_Excerpted passage_
────────

My first Meet My Friend is about Ms Emily Cate. Em and I met about two years ago on the fourth of July at Sam’s house. I always think it’s so crazy when you meet someone, you don’t realize the permanent ramifications they will have on your life. Some people I will know instantly whether or not we will be friends, but for others, their friendship comes as a wonderful surprise. Em’s friendship has been a wonderful surprise. One of the many things I love about Em is that we are so different. She has a very quiet soul and sometimes my golden retreiver like spirit doesn’t quite know how to handle it. She has taught me so much about what it means to just be still. I know that she’s got my back with whatever I go through in life. Her loyalty and faithfulness is something that’s rare and wonderful. People like me need people like Em, and I am so grateful that God put her in my life. Em, if you’re reading this (You better be! You’re one of my 5 readers :)) I love ya, and I am thankful for your you’ness in my life.
Today is a very boring day. SO boring in fact, I have decided to blow the dust off this old blog and get it moving again. You may ask why today is SO boring. Well, today, facebook was taken away from my work. That’s right, a small blue and white piece of me has been taken away from the hours of 8:00-4:30. You don’t know how reliant you are on something until it’s taken away. Now when I type www.facebook.com, instead of a wonderful feed of happenings from my not-so-close friends, I am given a harsh screen saying my access has been denied. Epic fail. The first day is always the hardest… right? So now that facebook has been indefinitely taken away, I am sure I’ll be on here more often for my countless fans who faithfully read. My loss is your gain.

────────

_Supplied information_
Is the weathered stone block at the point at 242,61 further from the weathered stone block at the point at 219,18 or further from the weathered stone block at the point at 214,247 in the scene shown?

────────

_Stated task 1_
Edit the blog text starting with "Today is a very" and going on through "is your gain.", replacing "blog" with "journal".
_Stated task 2_
Proceed with the blog text about losing facebook at work, picking up after its last sentence.

_Exercise response 1_
Today is a very boring day. SO boring in fact, I have decided to blow the dust off this old journal and get it moving again. You may ask why today is SO boring. Well, today, facebook was taken away from my work. That’s right, a small blue and white piece of me has been taken away from the hours of 8:00-4:30. You don’t know how reliant you are on something until it’s taken away. Now when I type www.facebook.com, instead of a wonderful feed of happenings from my not-so-close friends, I am given a harsh screen saying my access has been denied. Epic fail. The first day is always the hardest… right? So now that facebook has been indefinitely taken away, I am sure I’ll be on here more often for my countless fans who faithfully read. My loss is your gain.

_Exercise response 2_
Plans tonight: Going to the Seymour Casa for some dinner and chewing the fat (metaphorically of course) about Blue Sky’ness. On the menu tonight? I have heard mentionings of peanut chicken and I am throwing together a little salad to go with. Heather is quite the chefita, so I am sure whatever it will be, it will be delicious. At some point this evening, my room mate Anna and I will be working out. I use the term work out quite loosely… on my end, not hers. We have ventured to the land of exercise balls and I am still learning how to peacefully co-exist with mine. They make it look so easy with their abnormal dark tans and scenic oceanic backgrounds. The instructor looks so peacefull doing a backstroke with the ball supporting her lower back, while I look like a baby turtle turned on its shell nearing death. While the experience is a bit humiliating, the company is good and laughs are a guarantee.
Well, see you tomorrow. Perhaps I shall start a series of people in my life. A person a day? Perfect, I’ll do it!… Tomorrrow!